Unlike most other lygaeids, which eat seeds, the wēkiu bug has adapted to feed on insects that are blown up to the top of the mountain and die. This is not as small a resource as it might seem; snow packs at the summit are often covered with hundreds of them. When the snow melts, wēkiu bugs can be found at the edge, feeding on insects that drop out of the melting snow. They have an antifreeze protein in their blood that allows them to survive at low temperatures.

== Conservation ==
The stability of wēkiu bug populations has been a matter of controversy. Development of the summit area of Mauna Kea for telescopes has adversely affected the ecology of the area, including compaction of the loose cinder and traffic from tourism. Beyond the immediate vicinity of the summit, the bugs inhabit other cones that are well removed from activity.

Surveys by the University of Hawaii have shown populations to be stable, with population variations driven by precipitation on the summit area. As a result of ongoing population monitoring, a request to list the species as endangered was declined in 2011.

Studies over the last 11 years also indicate the wekiu bug has a stable population, and demonstrate that this species exhibits extreme variability in terms of annual densities at any given site, such that the normal bounds of natural population variance for this species are much wider than previously understood. Based on our review of the best available information, we no longer conclude that threats across the wekiu bug’s expanded range put the species in danger of extinction.
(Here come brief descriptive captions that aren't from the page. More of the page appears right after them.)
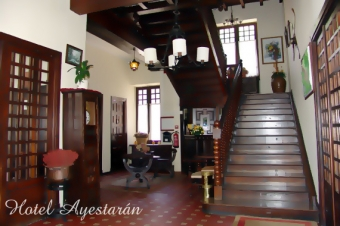 AYESTARAN II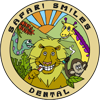 Sponsored by Safari Smiles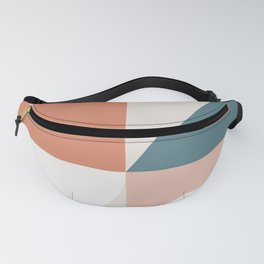 Cirque 02 Abstract Geometric Fanny Pack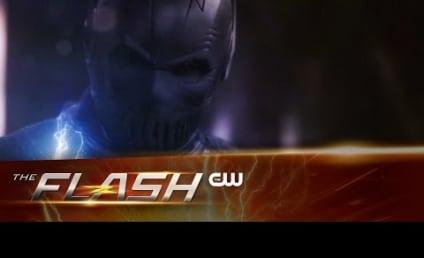 The Flash Promo: New Female Speedster, Zoom Unmasked!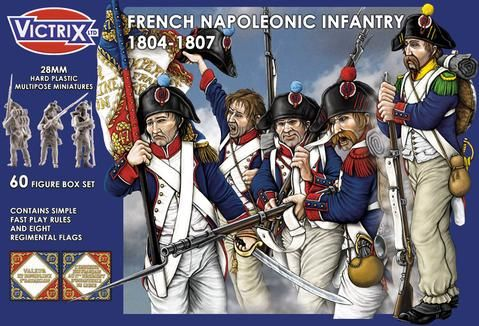 Victrix 28mm French Napoleonic Infantry 1804-1807 # VX0008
In summary, because the wekiu bug is likely stable in numbers, the wekiu bug is more widespread than previously believed, current threats are minimized and restricted within the larger range of the species, and future potential threats are monitored, we find the wekiu bug does not meet the definition of a threatened or endangered species and no longer warrants listing throughout all or a significant portion of its range. Thus, we have removed it from candidate status.

The common name is also used to refer to the closely related Nysius aa, which occupies the same niche on Mauna Loa. It is even more poorly known than N. wekiuicola, but appears to be in less danger, since the summit of Mauna Loa is not under threat of development. Although it receives a large number of hikers, the area is largely made up of rocky lava rather than loose cinder, and is less vulnerable to human influence.